The general goal with this course is to familiarize the students with a special kind of information systems called Data Warehouses – their role, utilization and benefits for organisations, as well as architectures and underlying technologies relevant for their development.
After taking this course the student should have achieved the following objectives:
- Is able to account for central terminology in the area, (in particular the terminology introduced by Ralph Kimball in the course literature, e.g. multidimensional model, star join schema, fact table, degenerate dimension, ETL, hierarchy, business intelligence, bitmap indexing, OLAP). Is able to explain how a data warehouse functions and how it differs from a traditional OLTP database. Is able to specify ETL processes and multi-dimensional expressions, i.e. MDX, as well as account for the functionality of back- and front-end tools;
- Is able to apply the dimensional modelling techniques presented in the course literature and from a textual domain description produce and document dimensional models for a data warehouse. Be able to apply the strategies for physical data warehouse design presented in the course literature;
- Can, from given sources, produce models and routines for data transfer into a data warehouse and practically apply these in a specific tool for populating a warehouse. Can use a given ETL system to extract data from different files and load it into relational tables. Is able to deal with history in continuous ETL processes;
- Is able to implement dimensional models in a given system, populate these models with data, and use a front-end tool for extracting, calculating and analyzing the data present in a data warehouse;
- Is able to implement theories and techniques for data warehousing presented in given research literature in the area.

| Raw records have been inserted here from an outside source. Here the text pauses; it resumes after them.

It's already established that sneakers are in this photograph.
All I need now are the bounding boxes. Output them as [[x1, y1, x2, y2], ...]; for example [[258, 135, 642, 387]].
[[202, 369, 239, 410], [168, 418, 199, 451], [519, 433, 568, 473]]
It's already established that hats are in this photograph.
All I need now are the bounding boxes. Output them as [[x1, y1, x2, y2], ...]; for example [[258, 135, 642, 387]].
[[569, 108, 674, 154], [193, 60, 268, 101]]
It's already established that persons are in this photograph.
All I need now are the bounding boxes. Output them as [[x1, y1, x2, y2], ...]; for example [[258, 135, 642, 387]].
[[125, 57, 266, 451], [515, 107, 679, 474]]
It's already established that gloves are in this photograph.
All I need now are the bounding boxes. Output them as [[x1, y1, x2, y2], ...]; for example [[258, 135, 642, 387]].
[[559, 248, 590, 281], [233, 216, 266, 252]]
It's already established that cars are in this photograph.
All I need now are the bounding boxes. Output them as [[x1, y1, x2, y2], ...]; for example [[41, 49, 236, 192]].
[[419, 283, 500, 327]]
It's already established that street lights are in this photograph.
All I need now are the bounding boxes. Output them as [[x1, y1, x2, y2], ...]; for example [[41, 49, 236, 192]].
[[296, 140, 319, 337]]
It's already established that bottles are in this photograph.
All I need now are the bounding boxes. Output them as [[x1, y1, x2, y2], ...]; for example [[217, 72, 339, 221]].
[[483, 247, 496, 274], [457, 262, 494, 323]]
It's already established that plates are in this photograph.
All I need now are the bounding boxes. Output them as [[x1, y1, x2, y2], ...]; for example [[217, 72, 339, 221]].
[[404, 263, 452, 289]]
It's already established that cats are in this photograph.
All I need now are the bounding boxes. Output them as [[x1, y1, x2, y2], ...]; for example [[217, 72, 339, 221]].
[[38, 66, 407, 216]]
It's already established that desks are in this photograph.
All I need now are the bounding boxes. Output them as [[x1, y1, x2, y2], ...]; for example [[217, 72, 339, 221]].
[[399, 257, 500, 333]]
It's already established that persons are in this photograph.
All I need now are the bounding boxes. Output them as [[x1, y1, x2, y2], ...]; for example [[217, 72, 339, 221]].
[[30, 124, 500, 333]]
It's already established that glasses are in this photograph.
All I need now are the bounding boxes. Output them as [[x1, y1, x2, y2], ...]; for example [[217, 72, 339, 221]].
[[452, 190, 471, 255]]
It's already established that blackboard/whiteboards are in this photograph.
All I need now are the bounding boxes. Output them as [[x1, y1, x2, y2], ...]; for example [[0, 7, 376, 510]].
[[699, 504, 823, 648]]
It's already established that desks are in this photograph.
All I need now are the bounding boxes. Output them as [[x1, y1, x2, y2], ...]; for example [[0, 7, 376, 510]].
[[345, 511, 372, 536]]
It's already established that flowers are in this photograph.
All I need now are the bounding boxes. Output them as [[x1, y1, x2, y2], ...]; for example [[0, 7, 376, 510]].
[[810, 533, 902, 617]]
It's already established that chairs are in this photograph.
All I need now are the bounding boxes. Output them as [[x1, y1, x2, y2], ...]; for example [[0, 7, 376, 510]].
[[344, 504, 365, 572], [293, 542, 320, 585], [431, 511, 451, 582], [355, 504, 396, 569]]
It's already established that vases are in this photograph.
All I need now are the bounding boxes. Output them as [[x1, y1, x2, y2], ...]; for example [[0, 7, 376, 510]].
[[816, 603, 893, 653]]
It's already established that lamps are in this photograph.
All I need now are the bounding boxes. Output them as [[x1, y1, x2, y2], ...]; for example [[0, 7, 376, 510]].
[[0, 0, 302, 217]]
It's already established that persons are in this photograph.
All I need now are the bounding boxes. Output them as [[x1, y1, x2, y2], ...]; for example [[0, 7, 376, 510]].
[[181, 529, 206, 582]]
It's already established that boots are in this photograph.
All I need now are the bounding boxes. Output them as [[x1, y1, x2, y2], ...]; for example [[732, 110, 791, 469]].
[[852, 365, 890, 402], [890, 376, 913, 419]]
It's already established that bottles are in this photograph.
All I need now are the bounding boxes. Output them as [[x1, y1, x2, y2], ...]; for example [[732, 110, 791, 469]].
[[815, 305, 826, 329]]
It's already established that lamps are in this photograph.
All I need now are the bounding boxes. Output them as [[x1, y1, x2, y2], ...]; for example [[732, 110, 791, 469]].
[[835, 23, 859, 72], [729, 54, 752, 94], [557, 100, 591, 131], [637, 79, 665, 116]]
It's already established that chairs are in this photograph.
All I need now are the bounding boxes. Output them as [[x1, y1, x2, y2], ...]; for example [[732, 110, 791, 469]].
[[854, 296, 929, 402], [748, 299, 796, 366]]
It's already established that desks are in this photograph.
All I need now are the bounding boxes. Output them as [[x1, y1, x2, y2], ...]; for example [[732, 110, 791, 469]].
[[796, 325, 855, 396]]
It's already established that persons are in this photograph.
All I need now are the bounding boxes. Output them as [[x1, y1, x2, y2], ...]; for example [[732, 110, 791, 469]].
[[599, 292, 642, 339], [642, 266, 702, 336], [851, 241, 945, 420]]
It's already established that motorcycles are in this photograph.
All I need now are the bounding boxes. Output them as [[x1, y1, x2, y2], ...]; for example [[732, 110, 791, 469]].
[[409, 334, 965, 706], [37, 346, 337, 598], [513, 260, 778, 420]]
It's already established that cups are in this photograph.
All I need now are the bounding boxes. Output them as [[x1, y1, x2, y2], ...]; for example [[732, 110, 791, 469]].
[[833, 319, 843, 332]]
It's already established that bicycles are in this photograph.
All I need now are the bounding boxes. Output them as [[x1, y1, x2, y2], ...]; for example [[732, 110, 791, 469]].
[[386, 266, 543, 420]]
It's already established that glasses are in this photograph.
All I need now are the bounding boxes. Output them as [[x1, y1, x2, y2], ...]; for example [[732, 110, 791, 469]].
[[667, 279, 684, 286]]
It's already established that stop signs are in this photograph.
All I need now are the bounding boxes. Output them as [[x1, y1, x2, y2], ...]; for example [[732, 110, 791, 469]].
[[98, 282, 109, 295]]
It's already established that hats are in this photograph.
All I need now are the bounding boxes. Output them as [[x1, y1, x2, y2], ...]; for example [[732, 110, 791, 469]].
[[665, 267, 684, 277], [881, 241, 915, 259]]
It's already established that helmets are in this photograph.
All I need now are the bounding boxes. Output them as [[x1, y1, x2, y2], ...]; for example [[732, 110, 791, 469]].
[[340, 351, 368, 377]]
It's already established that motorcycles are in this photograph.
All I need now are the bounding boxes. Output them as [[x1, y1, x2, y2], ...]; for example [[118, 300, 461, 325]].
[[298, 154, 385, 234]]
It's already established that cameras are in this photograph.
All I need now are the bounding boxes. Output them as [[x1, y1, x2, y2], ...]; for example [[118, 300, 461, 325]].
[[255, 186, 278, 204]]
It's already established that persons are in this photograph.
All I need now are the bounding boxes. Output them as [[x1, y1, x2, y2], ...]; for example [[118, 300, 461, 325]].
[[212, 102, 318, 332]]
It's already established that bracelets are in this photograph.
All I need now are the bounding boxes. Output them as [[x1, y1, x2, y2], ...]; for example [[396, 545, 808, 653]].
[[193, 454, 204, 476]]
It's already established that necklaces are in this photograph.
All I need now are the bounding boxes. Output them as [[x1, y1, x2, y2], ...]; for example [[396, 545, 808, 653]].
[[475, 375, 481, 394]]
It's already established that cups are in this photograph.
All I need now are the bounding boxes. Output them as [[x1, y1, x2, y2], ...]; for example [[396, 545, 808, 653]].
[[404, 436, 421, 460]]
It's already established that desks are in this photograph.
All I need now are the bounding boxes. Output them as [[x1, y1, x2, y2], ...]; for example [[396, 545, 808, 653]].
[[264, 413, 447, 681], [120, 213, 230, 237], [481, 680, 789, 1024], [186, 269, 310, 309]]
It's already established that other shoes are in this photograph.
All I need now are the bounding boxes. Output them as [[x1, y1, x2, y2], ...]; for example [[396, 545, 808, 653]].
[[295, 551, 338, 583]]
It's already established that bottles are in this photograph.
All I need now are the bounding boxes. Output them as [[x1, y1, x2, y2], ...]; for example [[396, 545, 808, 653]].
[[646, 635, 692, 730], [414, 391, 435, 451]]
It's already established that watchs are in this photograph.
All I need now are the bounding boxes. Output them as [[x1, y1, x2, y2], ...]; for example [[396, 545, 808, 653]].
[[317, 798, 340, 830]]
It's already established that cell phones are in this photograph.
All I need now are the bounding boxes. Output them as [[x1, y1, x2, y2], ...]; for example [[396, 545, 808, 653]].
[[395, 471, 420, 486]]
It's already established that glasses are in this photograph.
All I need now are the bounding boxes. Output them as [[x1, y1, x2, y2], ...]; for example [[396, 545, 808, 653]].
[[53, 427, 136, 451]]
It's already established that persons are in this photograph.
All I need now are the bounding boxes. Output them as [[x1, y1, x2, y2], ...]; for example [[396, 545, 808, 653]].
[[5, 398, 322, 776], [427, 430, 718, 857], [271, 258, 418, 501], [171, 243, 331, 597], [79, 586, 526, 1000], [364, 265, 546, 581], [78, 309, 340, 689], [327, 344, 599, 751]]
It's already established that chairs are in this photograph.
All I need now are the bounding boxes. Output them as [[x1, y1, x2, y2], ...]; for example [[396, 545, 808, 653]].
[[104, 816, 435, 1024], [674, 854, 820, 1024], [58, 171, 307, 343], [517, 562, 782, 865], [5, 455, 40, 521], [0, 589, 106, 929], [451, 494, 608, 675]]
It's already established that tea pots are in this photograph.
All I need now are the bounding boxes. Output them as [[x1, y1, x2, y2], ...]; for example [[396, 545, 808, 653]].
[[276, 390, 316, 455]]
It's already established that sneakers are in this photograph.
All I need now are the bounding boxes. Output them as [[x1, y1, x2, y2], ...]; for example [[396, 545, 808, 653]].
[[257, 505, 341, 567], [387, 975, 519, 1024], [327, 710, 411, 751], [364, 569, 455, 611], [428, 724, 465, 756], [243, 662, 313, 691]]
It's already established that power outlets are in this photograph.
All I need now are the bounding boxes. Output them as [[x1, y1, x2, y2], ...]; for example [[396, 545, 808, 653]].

The course contains the following parts:
- Information requirements and information modeling relevant for enterprise management level
- History, state-of-the-art, trends for data warehouse
- Multidimensional modeling as a practical method for Data Warehouse design
- Physical design, indexing techniques and the use of aggregate tables
- The ETL process (Extract-Transform-Load)
- Project management and lifecycle during the development and the maintenance of a Data Warehouse
- Decision support systems and business intelligence (BI)
The course is though in a traditional way. It contains a number of lectures, lessons, seminars and tutorials. Course schedule with the different activities is provided in Daisy. Students have to do self studies (i.e. read the course literature) and carry out a number of practical assignments. The assignments are completed in groups. The lectures and lessons introduce the students to the theory needed for the completion of the assignments. Tutorials are offered to students working with the assignments. The assignments are reported and discussed during seminars or meetings.
Note that this is not a distance course; hence students are strongly recommended to participate in the activities offered during the course.